── Source material ──

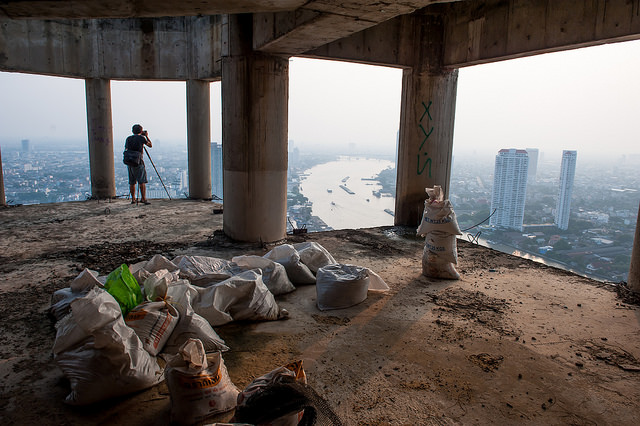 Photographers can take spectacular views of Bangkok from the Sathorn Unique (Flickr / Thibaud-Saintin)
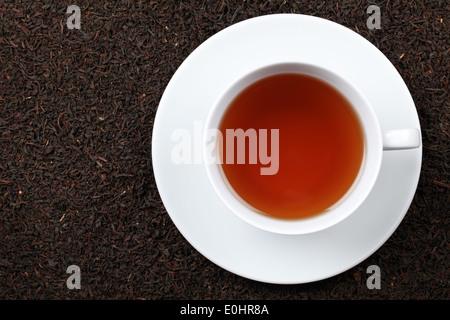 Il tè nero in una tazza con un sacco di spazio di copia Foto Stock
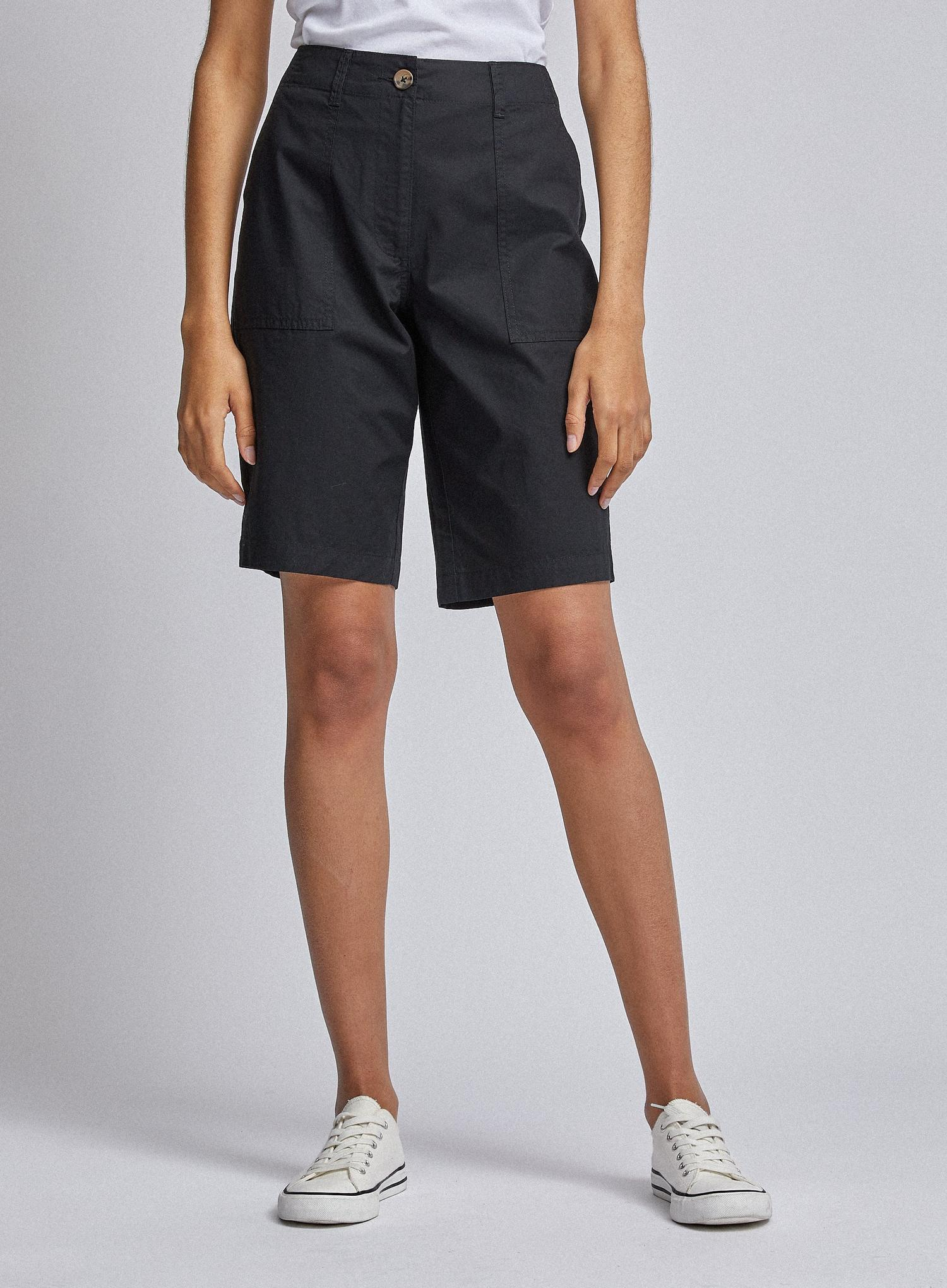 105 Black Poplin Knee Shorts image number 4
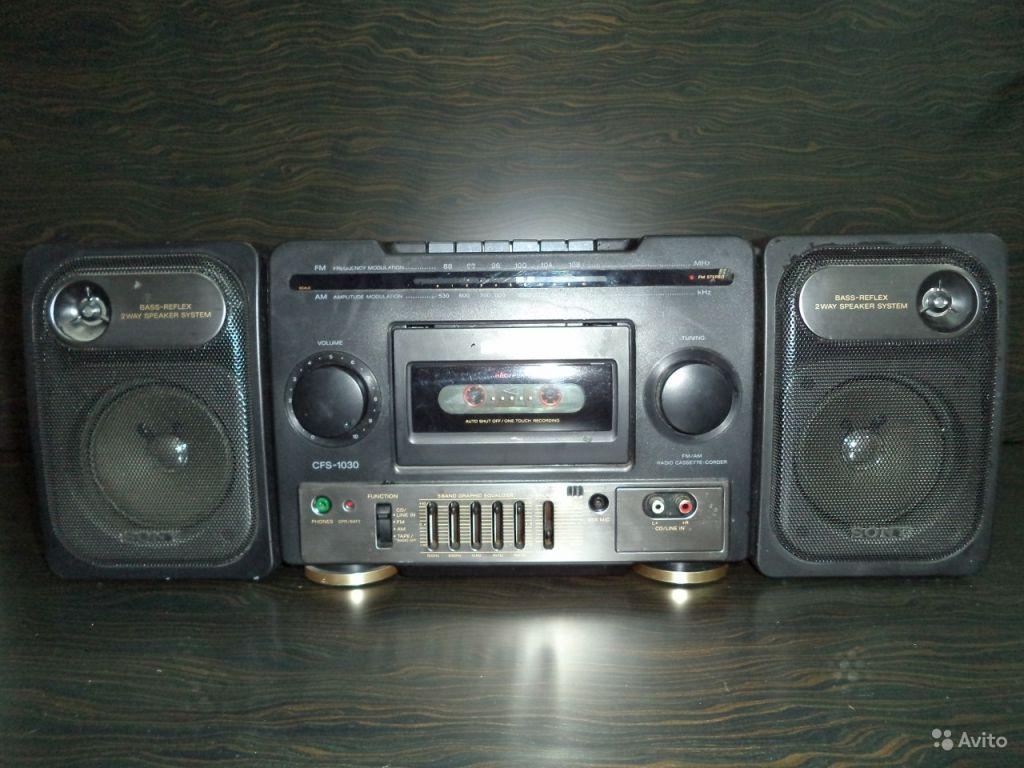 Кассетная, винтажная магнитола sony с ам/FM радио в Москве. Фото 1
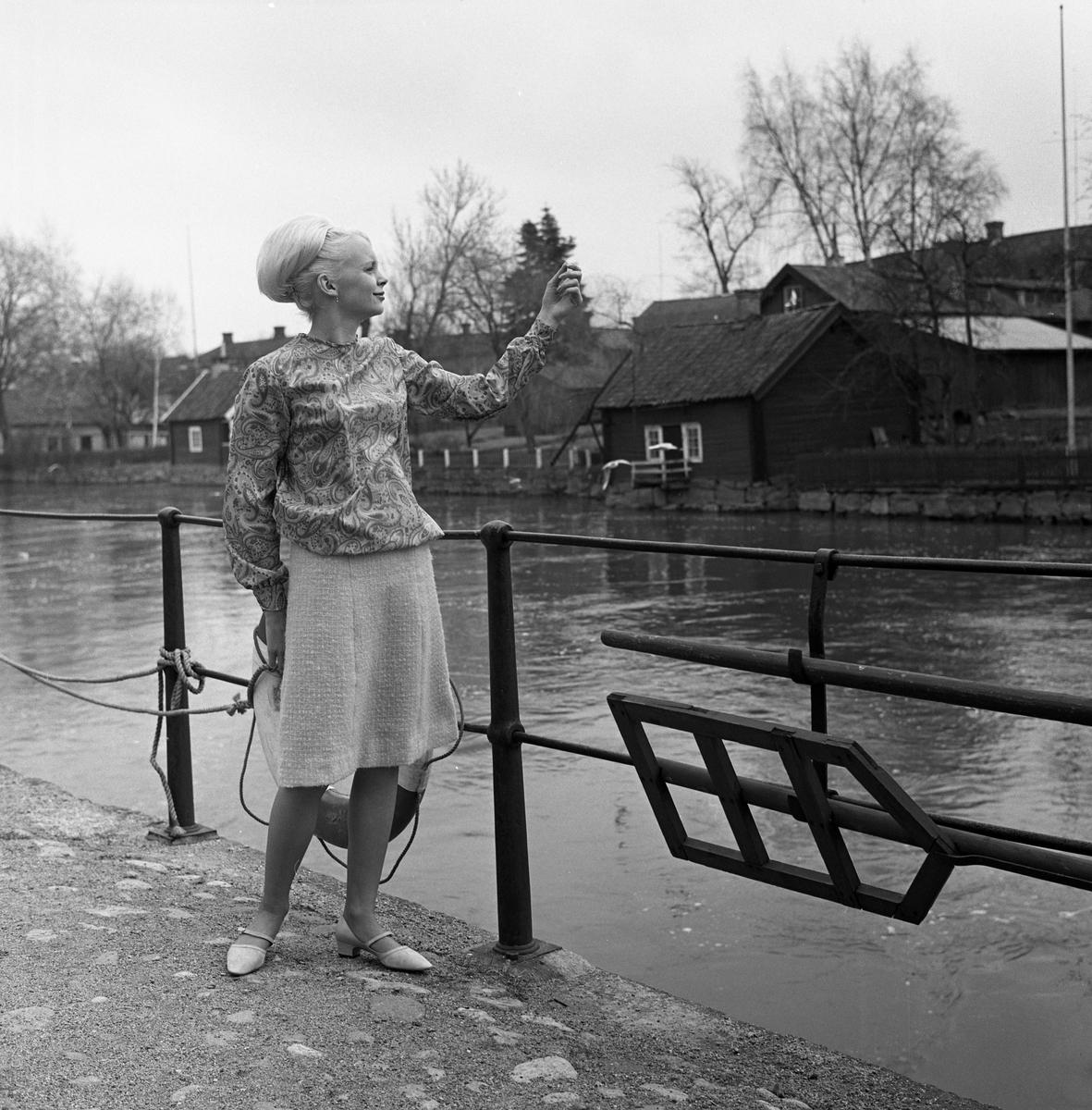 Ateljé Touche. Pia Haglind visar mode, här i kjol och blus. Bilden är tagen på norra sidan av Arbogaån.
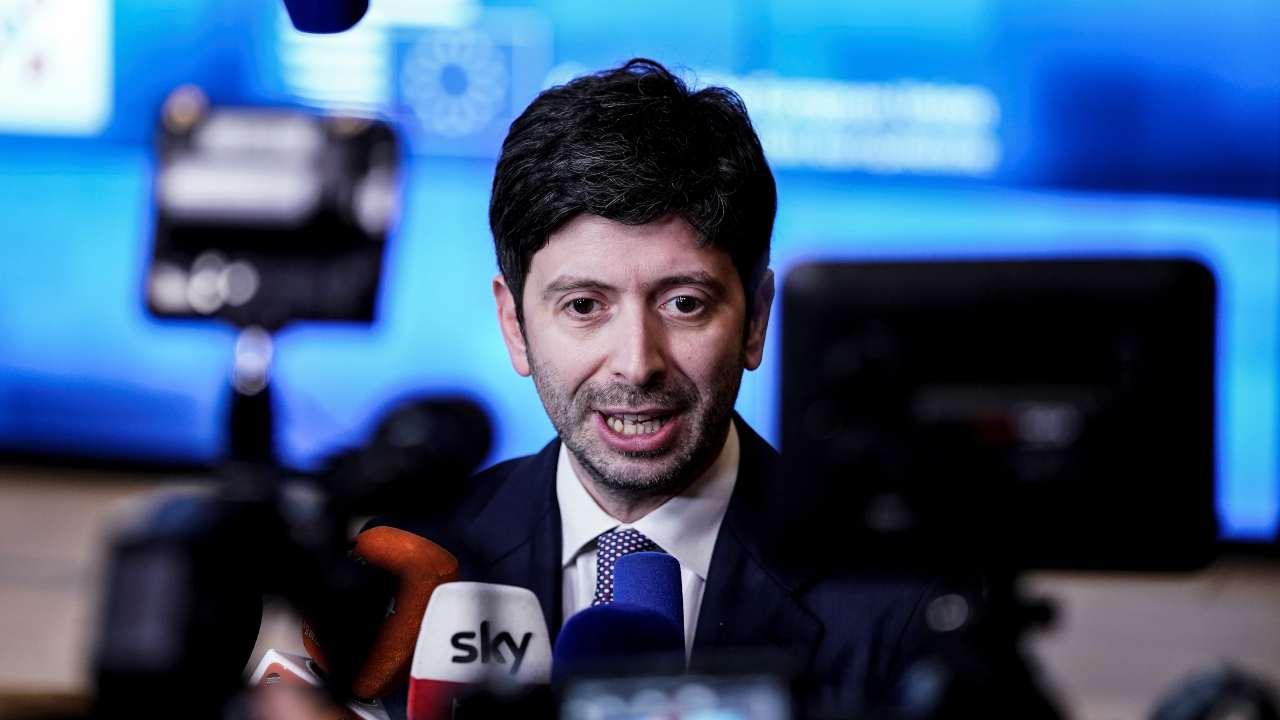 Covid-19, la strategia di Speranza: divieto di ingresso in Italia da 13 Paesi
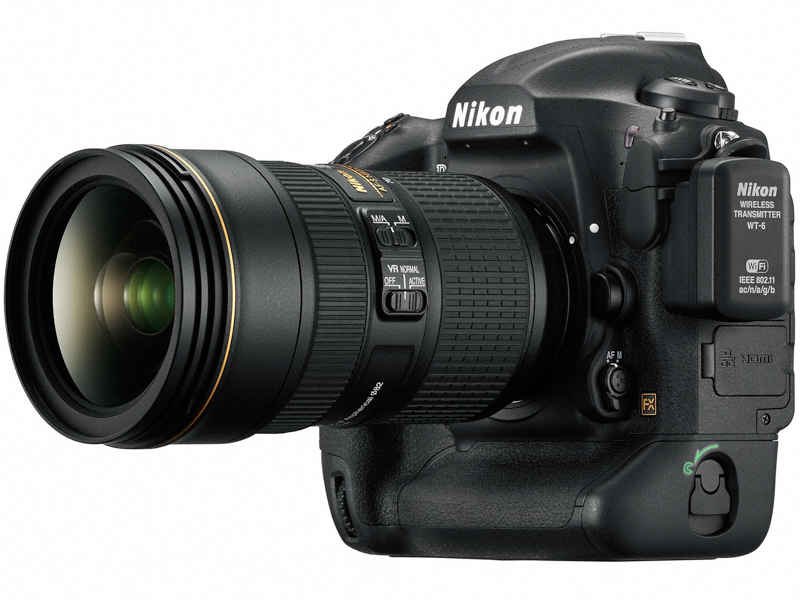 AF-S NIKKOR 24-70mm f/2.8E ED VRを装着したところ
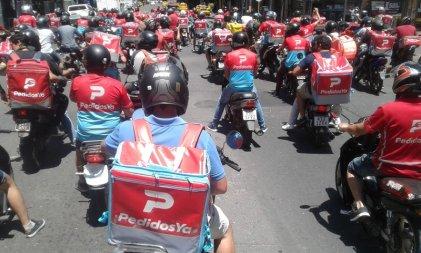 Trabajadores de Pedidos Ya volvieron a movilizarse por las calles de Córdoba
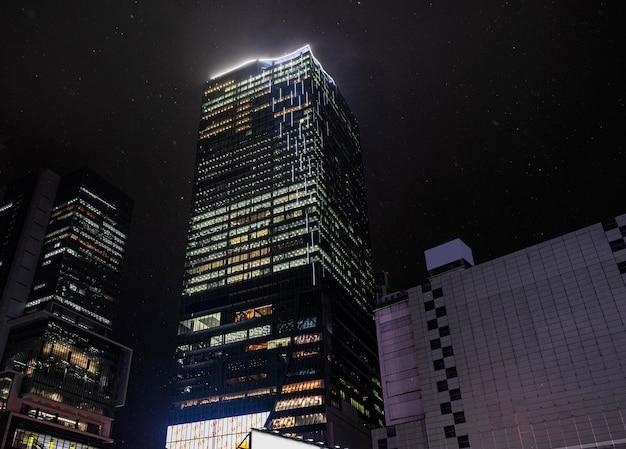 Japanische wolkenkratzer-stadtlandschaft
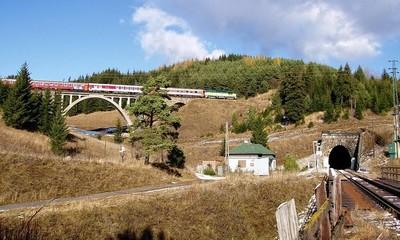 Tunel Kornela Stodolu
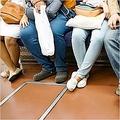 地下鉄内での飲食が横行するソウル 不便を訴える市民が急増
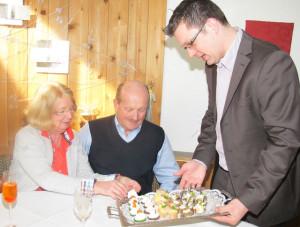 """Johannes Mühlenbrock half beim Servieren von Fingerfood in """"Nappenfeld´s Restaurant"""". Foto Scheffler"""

───

* _Exercise details_
Beginning at the line that contains "地下鉄内での飲食が横行するソウル 不便を訴える市民が急増", give the remaining lines of the records again exactly, through the last one. Leave out pictures.

* _Written reply_
 地下鉄内での飲食が横行するソウル 不便を訴える市民が急増
 """Johannes Mühlenbrock half beim Servieren von Fingerfood in """"Nappenfeld´s Restaurant"""". Foto Scheffler"""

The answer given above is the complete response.